**Record set**.
BEGIN
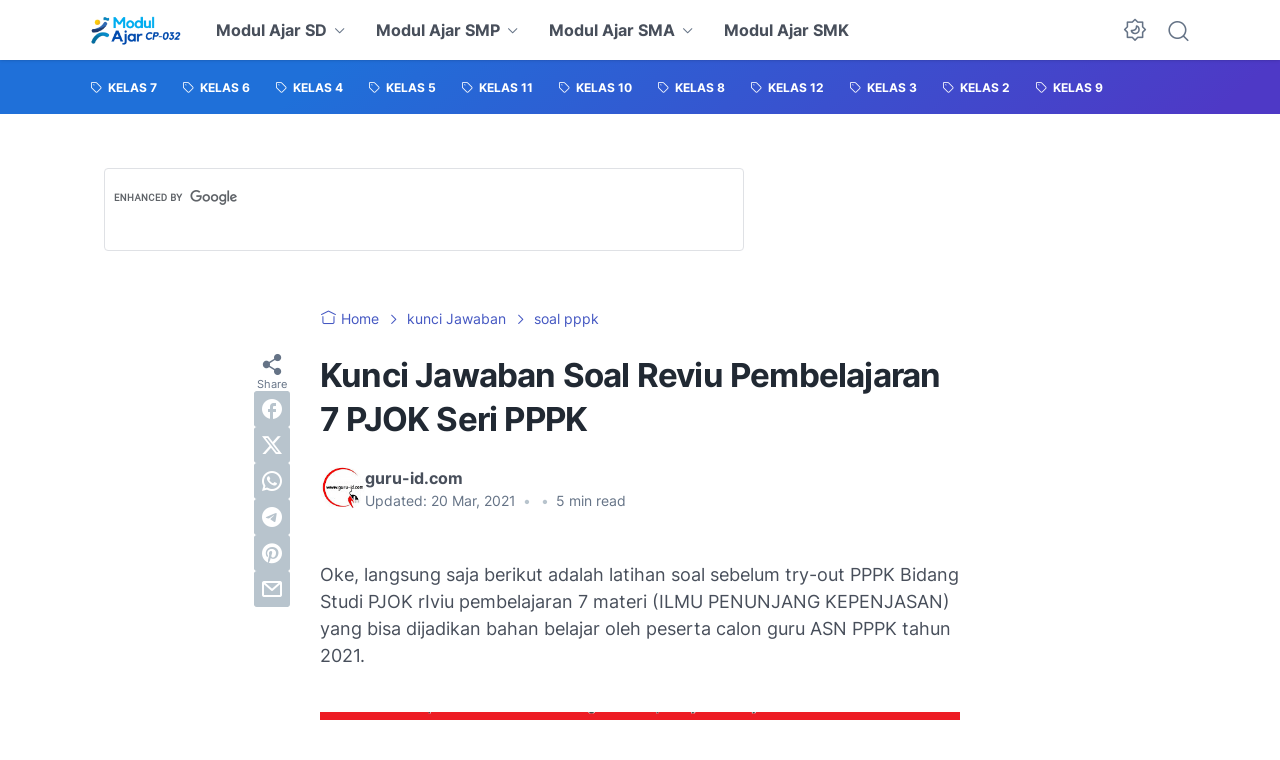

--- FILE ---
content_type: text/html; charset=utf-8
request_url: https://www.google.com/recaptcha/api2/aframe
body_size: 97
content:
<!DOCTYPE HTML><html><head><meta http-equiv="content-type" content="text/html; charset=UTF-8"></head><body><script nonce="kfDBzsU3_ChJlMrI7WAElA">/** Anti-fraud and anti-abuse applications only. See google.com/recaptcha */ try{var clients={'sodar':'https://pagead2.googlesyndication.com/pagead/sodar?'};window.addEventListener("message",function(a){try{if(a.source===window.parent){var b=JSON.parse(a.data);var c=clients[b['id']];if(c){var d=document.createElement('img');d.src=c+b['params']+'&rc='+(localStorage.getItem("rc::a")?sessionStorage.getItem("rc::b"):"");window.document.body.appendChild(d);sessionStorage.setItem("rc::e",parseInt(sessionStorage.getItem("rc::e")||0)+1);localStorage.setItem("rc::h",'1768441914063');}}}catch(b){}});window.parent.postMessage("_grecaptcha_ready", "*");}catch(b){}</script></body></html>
END
**Task goal**.
Each line of the data that includes "recaptcha" should be copied.

**Finished task**.
request_url: https://www.google.com/recaptcha/api2/aframe
<!DOCTYPE HTML><html><head><meta http-equiv="content-type" content="text/html; charset=UTF-8"></head><body><script nonce="kfDBzsU3_ChJlMrI7WAElA">/** Anti-fraud and anti-abuse applications only. See google.com/recaptcha */ try{var clients={'sodar':'https://pagead2.googlesyndication.com/pagead/sodar?'};window.addEventListener("message",function(a){try{if(a.source===window.parent){var b=JSON.parse(a.data);var c=clients[b['id']];if(c){var d=document.createElement('img');d.src=c+b['params']+'&rc='+(localStorage.getItem("rc::a")?sessionStorage.getItem("rc::b"):"");window.document.body.appendChild(d);sessionStorage.setItem("rc::e",parseInt(sessionStorage.getItem("rc::e")||0)+1);localStorage.setItem("rc::h",'1768441914063');}}}catch(b){}});window.parent.postMessage("_grecaptcha_ready", "*");}catch(b){}</script></body></html>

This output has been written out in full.